Líder parlamentar Nuno Magalhães diz que os dados sobre o Orçamento do Estado para 2017 apresentados por Mário Centeno na reunião com o CDS mostram que “a palavra dada não é palavra honrada” pelo Governo

Filipe Santos Costa

Filipe Santos Costa

Jornalista da secção Política

"Será um Orçamento que mantém a austeridade, haverá um aumento de impostos indiretos, não dará confiança ao investimento e trará uma nova revisão do cenário macro económico". Este foi o resumo que o CDS fez sobre o Orçamento do Estado para 2017 no final da reunião com o Ministro Mário Centeno, na Assembleia da República.

Nuno Magalhães, líder parlamentar do partido, reiterou que o CDS "é muito crítico deste OE, quer quanto ao processo, quer quanto às opções" finais do documento, apontando baterias ao 'leilão' de propostas que estará a ser feito entre o Governo, o BE e o PCP para viabiliar o documento.

E acusou o Governo de não honrar os compromissos que tinha assumido, nomeadamente em questões como a devolução da sobretaxa já em janeiro de 2017, o não aumento de impostos e o cumprimento das metas orçamentais que tinha traçado.

"Vamos ter uma nova revisão do cenário macro económico.
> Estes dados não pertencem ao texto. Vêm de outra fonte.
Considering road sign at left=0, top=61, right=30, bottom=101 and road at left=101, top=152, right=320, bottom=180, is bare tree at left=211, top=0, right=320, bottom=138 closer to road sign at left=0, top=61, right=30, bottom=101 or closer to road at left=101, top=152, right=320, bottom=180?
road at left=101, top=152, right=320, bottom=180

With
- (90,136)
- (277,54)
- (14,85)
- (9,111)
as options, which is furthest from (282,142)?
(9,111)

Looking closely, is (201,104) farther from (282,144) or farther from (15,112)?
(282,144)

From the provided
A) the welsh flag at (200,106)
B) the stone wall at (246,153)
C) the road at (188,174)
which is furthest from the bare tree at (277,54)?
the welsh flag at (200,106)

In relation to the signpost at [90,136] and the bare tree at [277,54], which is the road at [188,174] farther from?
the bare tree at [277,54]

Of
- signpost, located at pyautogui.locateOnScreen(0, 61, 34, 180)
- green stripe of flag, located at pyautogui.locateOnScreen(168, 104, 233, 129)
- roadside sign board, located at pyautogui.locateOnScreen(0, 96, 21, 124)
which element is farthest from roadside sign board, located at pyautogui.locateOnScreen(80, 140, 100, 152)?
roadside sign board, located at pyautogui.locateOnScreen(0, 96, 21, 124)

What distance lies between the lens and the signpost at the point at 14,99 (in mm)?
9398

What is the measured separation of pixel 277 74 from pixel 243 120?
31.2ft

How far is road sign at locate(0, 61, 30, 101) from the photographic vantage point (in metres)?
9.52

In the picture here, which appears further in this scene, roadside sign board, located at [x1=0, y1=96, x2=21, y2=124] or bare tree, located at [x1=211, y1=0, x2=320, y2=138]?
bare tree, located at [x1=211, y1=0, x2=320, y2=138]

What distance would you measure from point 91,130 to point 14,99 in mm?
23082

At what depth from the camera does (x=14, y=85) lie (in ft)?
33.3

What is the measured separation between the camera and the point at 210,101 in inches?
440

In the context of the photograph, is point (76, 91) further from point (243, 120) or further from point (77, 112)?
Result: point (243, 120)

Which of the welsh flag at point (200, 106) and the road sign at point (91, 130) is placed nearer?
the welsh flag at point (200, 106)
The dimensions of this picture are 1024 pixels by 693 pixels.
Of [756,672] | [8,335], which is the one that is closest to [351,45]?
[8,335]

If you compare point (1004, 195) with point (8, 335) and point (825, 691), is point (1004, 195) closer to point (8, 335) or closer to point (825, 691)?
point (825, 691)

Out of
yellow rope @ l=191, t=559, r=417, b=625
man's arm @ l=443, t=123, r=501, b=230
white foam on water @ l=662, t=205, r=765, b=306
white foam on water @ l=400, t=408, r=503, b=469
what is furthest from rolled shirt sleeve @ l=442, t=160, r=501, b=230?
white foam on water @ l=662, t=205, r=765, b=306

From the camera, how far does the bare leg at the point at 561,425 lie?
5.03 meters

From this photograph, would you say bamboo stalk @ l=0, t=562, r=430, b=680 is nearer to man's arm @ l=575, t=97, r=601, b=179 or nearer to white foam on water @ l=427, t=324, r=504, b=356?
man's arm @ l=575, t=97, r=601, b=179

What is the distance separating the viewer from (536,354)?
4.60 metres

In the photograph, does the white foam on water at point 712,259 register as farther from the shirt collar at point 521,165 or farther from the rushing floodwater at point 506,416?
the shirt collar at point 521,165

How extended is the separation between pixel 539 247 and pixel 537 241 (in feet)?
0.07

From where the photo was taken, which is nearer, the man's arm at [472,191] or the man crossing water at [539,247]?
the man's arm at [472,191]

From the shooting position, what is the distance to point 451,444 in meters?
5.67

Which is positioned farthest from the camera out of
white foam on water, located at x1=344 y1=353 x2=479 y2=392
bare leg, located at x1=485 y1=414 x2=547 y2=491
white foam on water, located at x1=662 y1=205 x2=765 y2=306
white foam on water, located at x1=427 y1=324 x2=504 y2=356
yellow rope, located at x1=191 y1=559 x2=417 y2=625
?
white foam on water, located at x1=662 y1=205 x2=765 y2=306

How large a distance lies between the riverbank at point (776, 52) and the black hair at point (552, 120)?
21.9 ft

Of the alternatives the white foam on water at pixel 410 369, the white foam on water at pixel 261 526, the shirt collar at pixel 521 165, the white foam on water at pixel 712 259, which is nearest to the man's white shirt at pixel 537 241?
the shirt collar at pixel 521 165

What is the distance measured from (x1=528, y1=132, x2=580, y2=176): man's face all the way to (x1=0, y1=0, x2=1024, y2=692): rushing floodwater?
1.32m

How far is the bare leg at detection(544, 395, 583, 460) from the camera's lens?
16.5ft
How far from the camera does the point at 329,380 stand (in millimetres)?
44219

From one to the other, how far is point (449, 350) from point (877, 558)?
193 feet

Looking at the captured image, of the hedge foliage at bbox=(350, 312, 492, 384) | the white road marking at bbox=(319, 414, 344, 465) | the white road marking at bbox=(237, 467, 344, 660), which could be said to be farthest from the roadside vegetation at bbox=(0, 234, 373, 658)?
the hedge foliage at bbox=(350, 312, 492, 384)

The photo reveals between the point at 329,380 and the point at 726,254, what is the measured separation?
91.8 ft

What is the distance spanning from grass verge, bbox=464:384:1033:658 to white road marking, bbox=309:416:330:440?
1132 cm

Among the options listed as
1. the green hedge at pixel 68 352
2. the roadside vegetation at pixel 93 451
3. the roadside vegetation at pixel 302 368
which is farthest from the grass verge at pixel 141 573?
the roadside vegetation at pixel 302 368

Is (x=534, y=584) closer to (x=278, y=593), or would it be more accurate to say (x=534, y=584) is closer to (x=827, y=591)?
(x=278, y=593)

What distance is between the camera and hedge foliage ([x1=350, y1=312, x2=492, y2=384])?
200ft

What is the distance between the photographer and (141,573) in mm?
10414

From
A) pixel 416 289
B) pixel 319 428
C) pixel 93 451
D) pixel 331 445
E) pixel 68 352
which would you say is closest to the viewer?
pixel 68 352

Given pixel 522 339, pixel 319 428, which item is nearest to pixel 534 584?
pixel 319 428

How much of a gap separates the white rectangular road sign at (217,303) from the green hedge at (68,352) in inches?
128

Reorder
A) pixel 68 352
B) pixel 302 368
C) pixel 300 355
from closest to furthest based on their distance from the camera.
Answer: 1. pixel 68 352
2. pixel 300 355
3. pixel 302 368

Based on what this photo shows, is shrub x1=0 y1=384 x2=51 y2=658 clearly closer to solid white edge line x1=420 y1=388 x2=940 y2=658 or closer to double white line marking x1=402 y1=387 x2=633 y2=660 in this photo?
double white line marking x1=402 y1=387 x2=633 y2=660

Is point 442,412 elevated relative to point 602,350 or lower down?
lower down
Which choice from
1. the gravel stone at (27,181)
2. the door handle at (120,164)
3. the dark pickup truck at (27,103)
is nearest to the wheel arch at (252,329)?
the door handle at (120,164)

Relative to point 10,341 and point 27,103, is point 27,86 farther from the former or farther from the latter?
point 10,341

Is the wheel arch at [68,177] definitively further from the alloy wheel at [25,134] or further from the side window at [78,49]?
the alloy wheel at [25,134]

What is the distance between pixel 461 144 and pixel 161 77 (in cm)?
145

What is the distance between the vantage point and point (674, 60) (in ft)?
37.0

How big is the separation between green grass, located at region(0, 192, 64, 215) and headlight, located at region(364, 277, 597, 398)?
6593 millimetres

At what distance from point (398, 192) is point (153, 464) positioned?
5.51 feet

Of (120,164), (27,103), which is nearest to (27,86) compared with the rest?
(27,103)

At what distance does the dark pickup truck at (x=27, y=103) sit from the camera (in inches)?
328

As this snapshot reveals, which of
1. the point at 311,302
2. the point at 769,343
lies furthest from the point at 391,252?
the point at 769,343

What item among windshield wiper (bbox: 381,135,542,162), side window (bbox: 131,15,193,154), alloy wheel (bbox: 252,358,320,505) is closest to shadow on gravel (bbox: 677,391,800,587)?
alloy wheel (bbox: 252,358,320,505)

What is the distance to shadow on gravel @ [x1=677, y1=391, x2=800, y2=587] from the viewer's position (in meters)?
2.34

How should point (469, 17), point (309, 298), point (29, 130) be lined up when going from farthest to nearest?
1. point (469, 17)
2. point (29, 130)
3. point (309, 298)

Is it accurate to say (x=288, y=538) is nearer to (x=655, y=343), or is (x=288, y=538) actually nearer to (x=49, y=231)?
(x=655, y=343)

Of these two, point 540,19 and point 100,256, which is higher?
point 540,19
Mas fizemos várias perguntas sobre isso e a resposta foi sempre vaga. Infelizmente não ficámos a saber qual será esse quadro, mas não foi por falta de tentativa", lamentou Nuno Magalhães.

O Governo está a ouvir hoje no Parlamento todos os partidos com assento parlamentar para apresentar e discutir as linhas gerais do Orçamento do Estado para 2017, fazendo-se representar nestes encontros pelo Ministro das Finanças, Mário Centeno, e pelo secretário do Estado dos Assuntos Parlamentares, Pedro Nuno Santos.. A proposta do Governo deverá ser amanhã aprovada em Conselho de Ministros e entregue depois formalmente na Assembleia da República na sexta-feira.